Metin Bloğu:
☆ ☆ ☆ ☆ ☆ ☆ ☆
Taksim Dayanışması adına Mücella Yapıcı’nın okuduğu basın açıklaması şu şekilde:
11 yıl önce bugün ülkemiz tarihinin en demokratik, en katılımcı, en barışçı, en feminist, en adaletli, en ekolojist, en genç, en renkli ve en mücadeleci halk hareketi, dünyadaki ve ülkemizdeki adaletsizliklere karşı GEZİ parkında buluştu. Buluşmakla kalmadı, ülkemizin siyasal, toplumsal ve kültürel tarihinde silinemeyecek kadar derin ve gökkuşağı gibi renkli bir iz bıraktı. Meydanları dolduran milyonların direnişi tüm renkleriyle dirençliliği, kararlılığı, çok sesli bir ezgiyi, yeryüzü sofrasında sıcak bir paylaşımı, kardeşleşmeyi, umudu simgeledi.
Tüm bu gerçekliğin karşısında GEZİ direnişini darbeyle, terörle ilişkilendirmek akılla, mantıkla, hukukla ve vicdanla izah edilemez. Bilinmelidir ki, GEZİ davası ve benzeri tüm siyasi davalarda “adalet” mekanizmasını iktidarın siyasi emellerinin aracı haline getirmiş olmak ülkemize yapılan en büyük kötülüklerden biridir.
☆ ☆ ☆ ☆ ☆ ☆ ☆
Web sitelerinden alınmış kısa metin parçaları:
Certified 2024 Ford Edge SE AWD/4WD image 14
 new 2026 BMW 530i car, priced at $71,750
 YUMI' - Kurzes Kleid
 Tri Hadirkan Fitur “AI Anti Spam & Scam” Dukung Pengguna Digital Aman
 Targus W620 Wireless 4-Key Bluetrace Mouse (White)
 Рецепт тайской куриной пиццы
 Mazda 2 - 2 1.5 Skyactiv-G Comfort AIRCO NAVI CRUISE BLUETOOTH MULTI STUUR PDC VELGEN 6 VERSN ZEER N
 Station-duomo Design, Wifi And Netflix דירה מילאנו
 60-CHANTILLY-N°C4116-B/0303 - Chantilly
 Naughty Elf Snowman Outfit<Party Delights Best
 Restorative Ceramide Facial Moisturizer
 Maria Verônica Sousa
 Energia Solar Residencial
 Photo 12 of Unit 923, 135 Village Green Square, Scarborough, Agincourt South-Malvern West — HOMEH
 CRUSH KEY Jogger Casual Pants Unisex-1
☆ ☆ ☆ ☆ ☆ ☆ ☆
Çalışma Soruları:
1: Lütfen basın açıklamasında "Taksim Dayanışması adına" ifadesinden başlayıp "kardeşleşmeyi, umudu simgeledi." ifadesine kadar, bu ifade de dahil olmak üzere, olan kısmı harfi harfine yeniden yazın.
2: Basın açıklamasına göre şu ifadelerin doğru olup olmadığını evet ya da hayır diye yanıtlayın ve her yanıtın dayanağı olan sözcükleri açıklamadan aynen alıntılayın: (a) Açıklamayı Taksim Dayanışması adına Mücella Yapıcı okumuştur. (b) Açıklamaya göre halk hareketi 15 yıl önce GEZİ parkında buluşmuştur. (c) Açıklamaya göre GEZİ direnişini darbeyle ilişkilendirmek hukukla izah edilebilir.
Kayıtların basın açıklamasıyla hiçbir ilgisi yoktur.

Yazılı Cevaplarınız:
1:
Taksim Dayanışması adına Mücella Yapıcı’nın okuduğu basın açıklaması şu şekilde:
11 yıl önce bugün ülkemiz tarihinin en demokratik, en katılımcı, en barışçı, en feminist, en adaletli, en ekolojist, en genç, en renkli ve en mücadeleci halk hareketi, dünyadaki ve ülkemizdeki adaletsizliklere karşı GEZİ parkında buluştu. Buluşmakla kalmadı, ülkemizin siyasal, toplumsal ve kültürel tarihinde silinemeyecek kadar derin ve gökkuşağı gibi renkli bir iz bıraktı. Meydanları dolduran milyonların direnişi tüm renkleriyle dirençliliği, kararlılığı, çok sesli bir ezgiyi, yeryüzü sofrasında sıcak bir paylaşımı, kardeşleşmeyi, umudu simgeledi.

2:
(a) Evet: "Taksim Dayanışması adına Mücella Yapıcı’nın okuduğu basın açıklaması"
(b) Hayır: "11 yıl önce bugün"
(c) Hayır: "GEZİ direnişini darbeyle, terörle ilişkilendirmek akılla, mantıkla, hukukla ve vicdanla izah edilemez"